If a download password is set, you'll be redirected to a login page; the session cookie is HttpOnly + SameSite=Strict, valid 30 days.
/path/to/library/
├── channels/ ← YouTube
│ ├── @creator-name/
│ │ ├── .source-url ← original URL, for re-checks
│ │ ├── archive.txt ← yt-dlp's downloaded-ID record
│ │ ├── Video Title [abc123].mkv
│ │ ├── Video Title [abc123].webp
│ │ ├── Video Title [abc123].info.json
│ │ ├── Video Title [abc123].description
│ │ └── Video Title [abc123].en.vtt
│ └── @another/
├── tiktok/
├── twitch/
├── vimeo/
├── bandcamp/
├── soundcloud/
├── odysee/
├── other/
├── music/
│ └── <artist>/
│ └── Track Title [xyz].opus
└── catacomb.db ← plain SQLite app state (watched, positions, password hash, sessions, caches)

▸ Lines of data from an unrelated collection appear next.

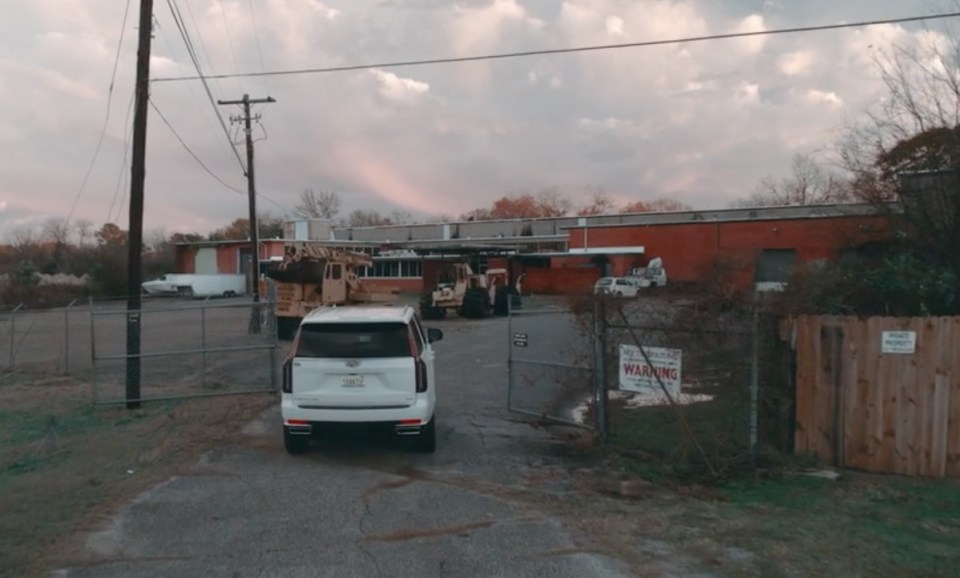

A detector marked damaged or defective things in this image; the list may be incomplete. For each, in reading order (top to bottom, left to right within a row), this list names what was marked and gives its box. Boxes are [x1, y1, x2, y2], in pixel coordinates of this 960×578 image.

cracked pavement [50, 316, 632, 576]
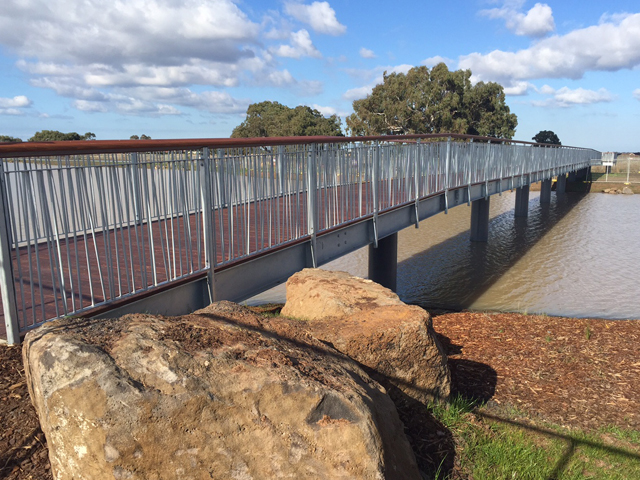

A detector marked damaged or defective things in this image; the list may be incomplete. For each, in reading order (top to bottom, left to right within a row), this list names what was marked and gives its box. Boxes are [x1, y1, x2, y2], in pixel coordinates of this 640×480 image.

rusted steel handrail [0, 133, 584, 159]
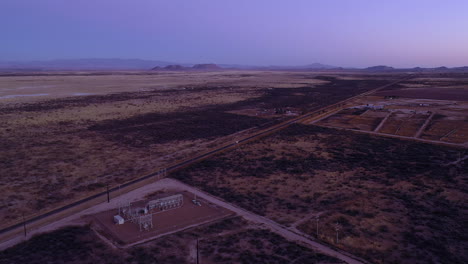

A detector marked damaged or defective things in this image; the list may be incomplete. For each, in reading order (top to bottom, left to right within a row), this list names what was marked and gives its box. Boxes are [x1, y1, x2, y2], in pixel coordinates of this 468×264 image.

burned dark field [0, 218, 344, 262]
burned dark field [0, 72, 398, 227]
burned dark field [174, 124, 468, 264]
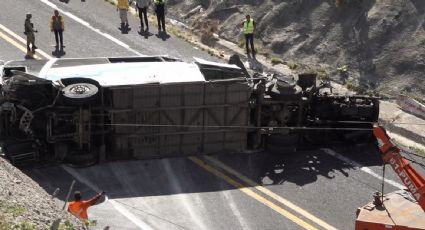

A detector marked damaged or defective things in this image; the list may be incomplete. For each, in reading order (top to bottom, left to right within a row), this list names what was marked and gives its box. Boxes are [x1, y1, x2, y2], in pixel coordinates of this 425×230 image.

overturned bus [0, 56, 378, 166]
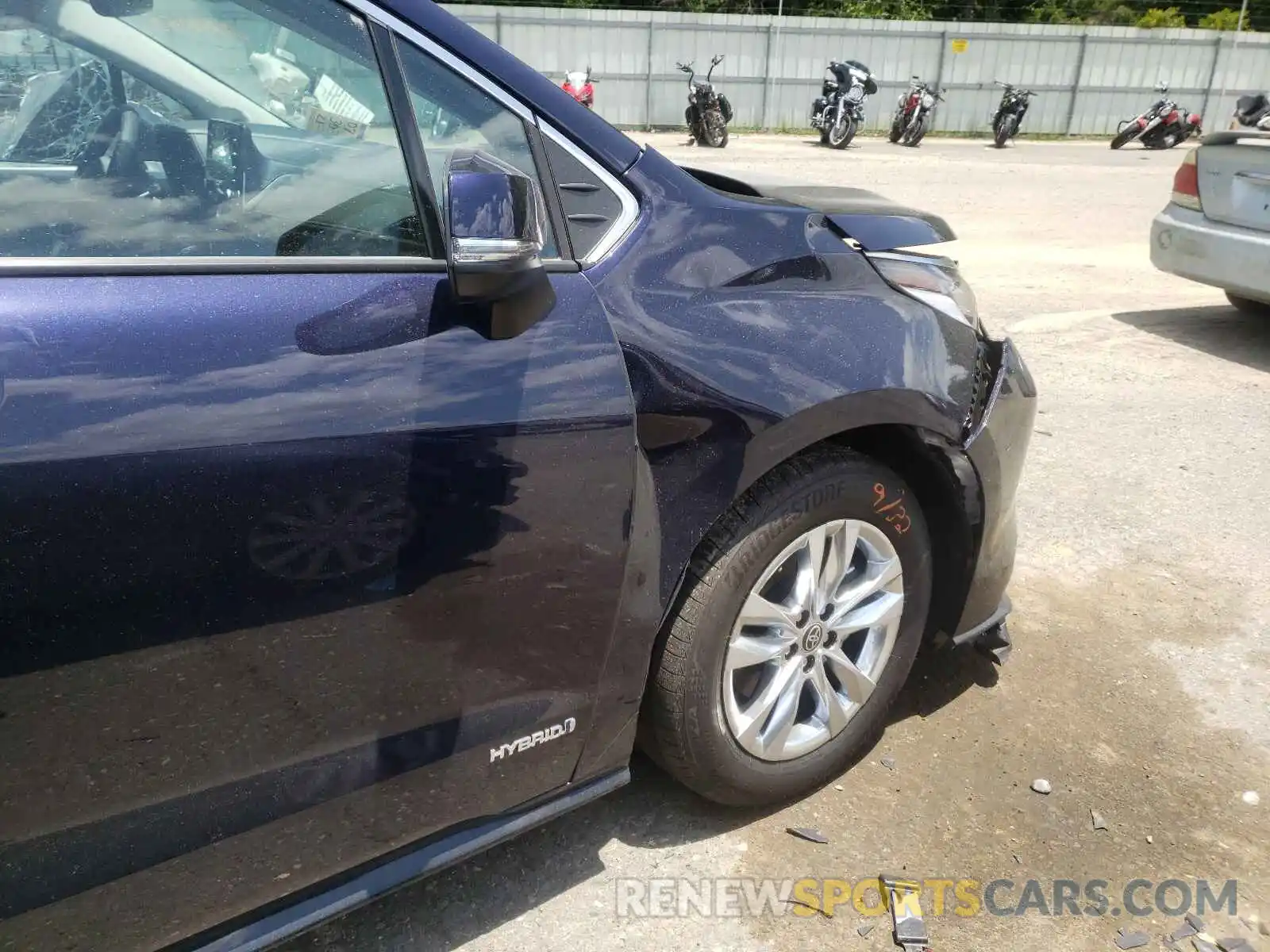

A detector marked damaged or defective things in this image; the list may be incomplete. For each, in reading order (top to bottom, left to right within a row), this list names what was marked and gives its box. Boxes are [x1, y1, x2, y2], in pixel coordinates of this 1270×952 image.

broken headlight lens [864, 254, 980, 332]
crumpled front bumper [955, 335, 1031, 650]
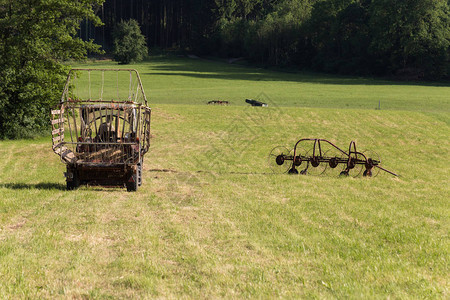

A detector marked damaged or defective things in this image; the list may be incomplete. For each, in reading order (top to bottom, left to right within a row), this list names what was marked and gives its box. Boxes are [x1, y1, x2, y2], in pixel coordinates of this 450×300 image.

rusty hay wagon [50, 69, 150, 191]
rusty metal surface [268, 139, 398, 178]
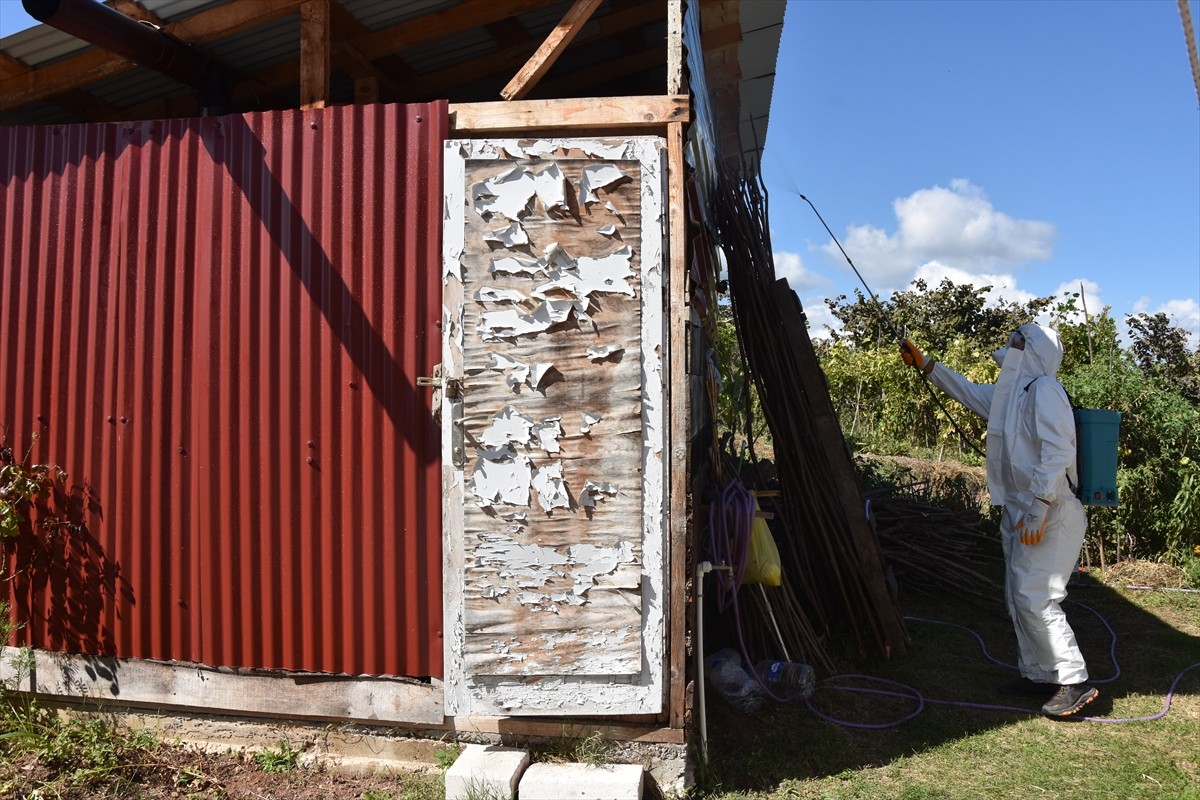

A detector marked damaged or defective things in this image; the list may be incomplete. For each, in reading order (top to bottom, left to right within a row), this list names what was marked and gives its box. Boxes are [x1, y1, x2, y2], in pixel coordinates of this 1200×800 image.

peeling white paint [578, 163, 628, 205]
peeling white paint [585, 345, 624, 362]
rusty metal sheet [0, 98, 448, 676]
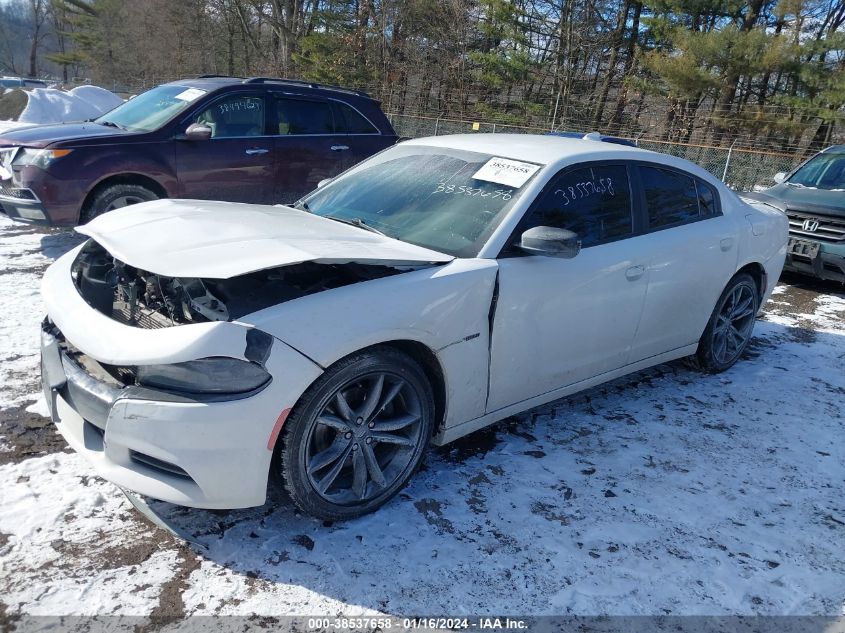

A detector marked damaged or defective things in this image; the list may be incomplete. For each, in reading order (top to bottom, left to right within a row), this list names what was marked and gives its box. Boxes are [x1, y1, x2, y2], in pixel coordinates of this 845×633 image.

crumpled front hood [76, 198, 452, 276]
damaged white dodge charger [42, 135, 788, 520]
broken headlight [136, 356, 270, 396]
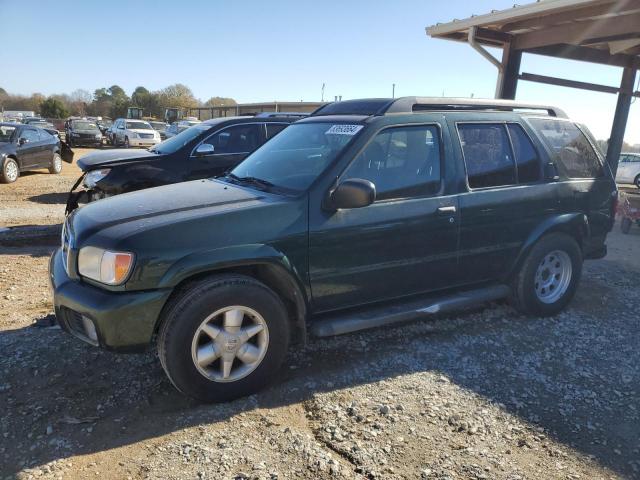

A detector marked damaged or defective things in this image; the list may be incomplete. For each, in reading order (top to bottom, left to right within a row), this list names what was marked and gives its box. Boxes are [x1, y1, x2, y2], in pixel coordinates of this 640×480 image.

crumpled hood [77, 151, 158, 172]
crumpled hood [70, 178, 276, 246]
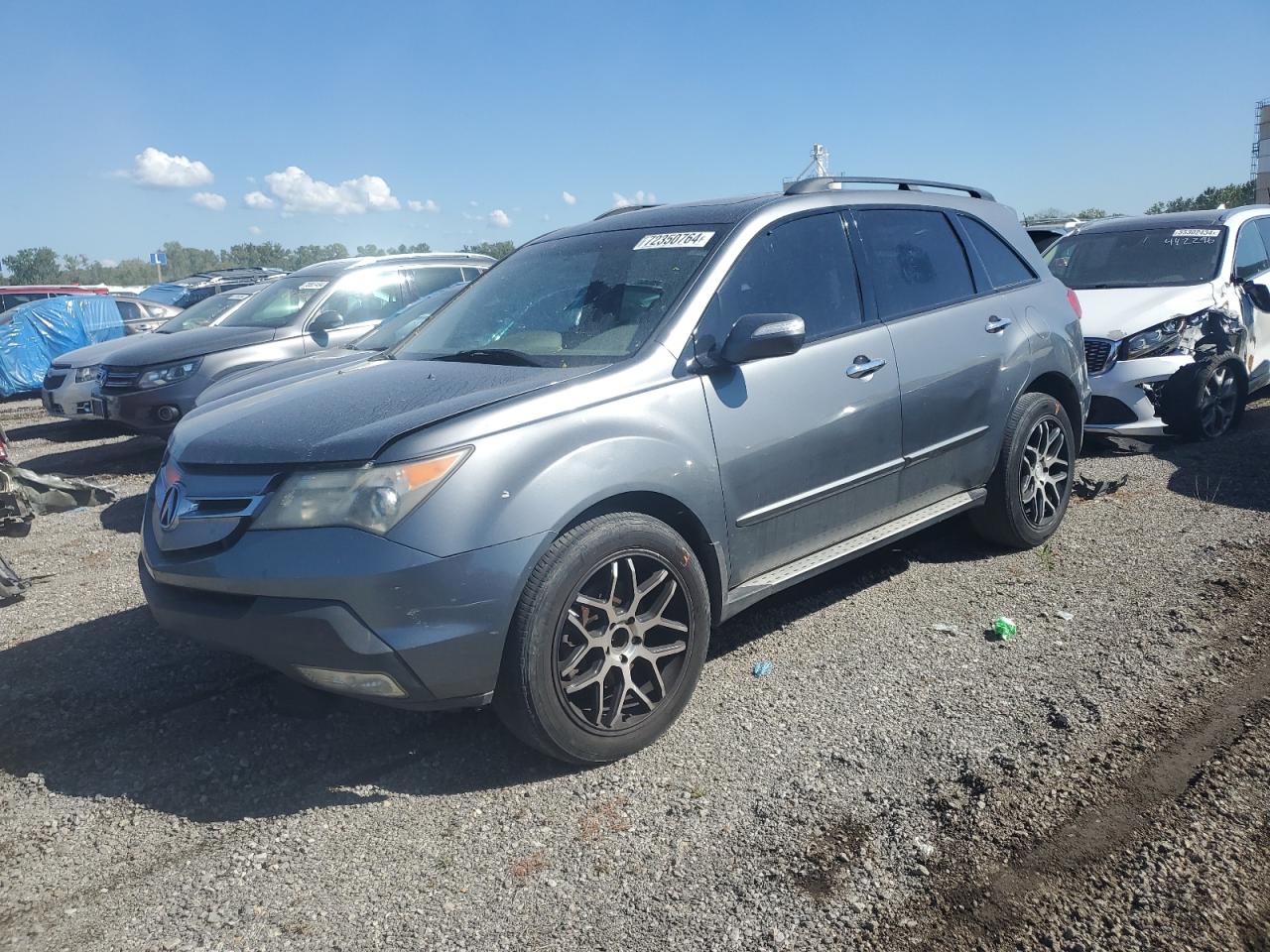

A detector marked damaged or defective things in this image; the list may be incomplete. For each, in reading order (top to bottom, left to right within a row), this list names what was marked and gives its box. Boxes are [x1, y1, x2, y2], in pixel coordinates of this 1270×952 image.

damaged hood [52, 337, 147, 371]
damaged hood [94, 329, 282, 371]
damaged hood [196, 349, 369, 409]
damaged hood [1080, 282, 1214, 341]
white damaged suv [1048, 208, 1270, 438]
damaged hood [169, 357, 595, 464]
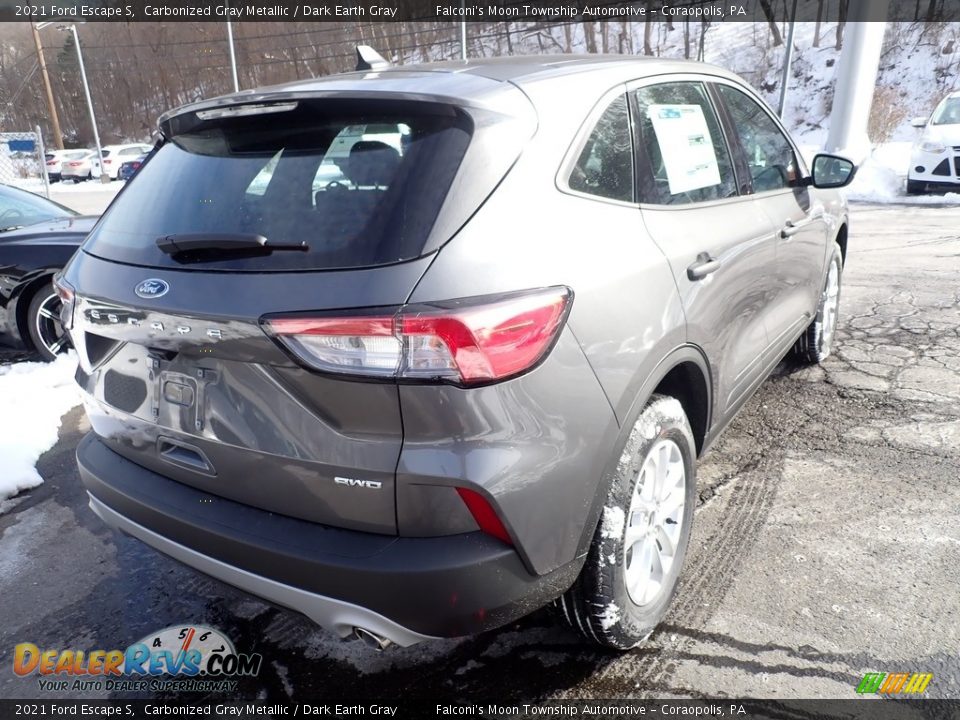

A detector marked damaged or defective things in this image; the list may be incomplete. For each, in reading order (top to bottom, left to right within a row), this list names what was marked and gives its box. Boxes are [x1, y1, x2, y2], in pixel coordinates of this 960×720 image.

car with damaged front [60, 54, 856, 652]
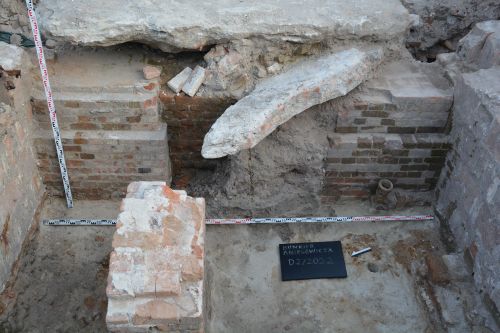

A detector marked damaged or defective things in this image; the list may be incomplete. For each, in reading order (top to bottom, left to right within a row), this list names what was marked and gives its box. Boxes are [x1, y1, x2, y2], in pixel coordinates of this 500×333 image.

broken tile fragment [167, 66, 192, 92]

"Impersonate target ... is not available" You're on bundled mode but the venv install hasn't completed. Open Settings → yt-dlp binary → click Install and watch the job for the "impersonation targets available" line.
yt-dlp not found (system mode)
Install yt-dlp via your package manager or pip install yt-dlp, or
switch to Bundled in Settings.
Web UI says "authentication required" but no password is set Sessions cleared after the password was changed. Refresh the page.
Videos play but seeking is approximate
That's usually transcoding mode (web.transcode = true). catacomb can
scrub those live ffmpeg streams by re-requesting the stream at a start=
offset, but ffmpeg's fast seek lands on a nearby keyframe rather than an
exact byte position. Turn transcoding off if your browser can play the
original file directly and you want native browser seeking.
Connection-reset / "Recv failure" errors on download The defaults already retry 30× with linear backoff. If they're persistent, your IP is being rate-limited — paste fresh cookies from a browser session into Settings → Cookies.
Build fails on Debian/Ubuntu
Make sure all packages from the build dependencies block are installed,
plus python3-venv if you want the bundled yt-dlp install path.
See SECURITY_AUDIT.md — the codebase has been audited end-to-end, covering command/SQL injection, path traversal, XSS, session management, rate-limiting, supply-chain (bundled binary SHA verification), and dependency status.
AGPL-3.0-or-later. When you run this software as a network
service, the AGPL requires that you offer network users access to the
Corresponding Source — the running version, with any modifications.
Set web.source_url in config to a public URL where the source is
available; the web UI surfaces it in the footer and GET /api/settings.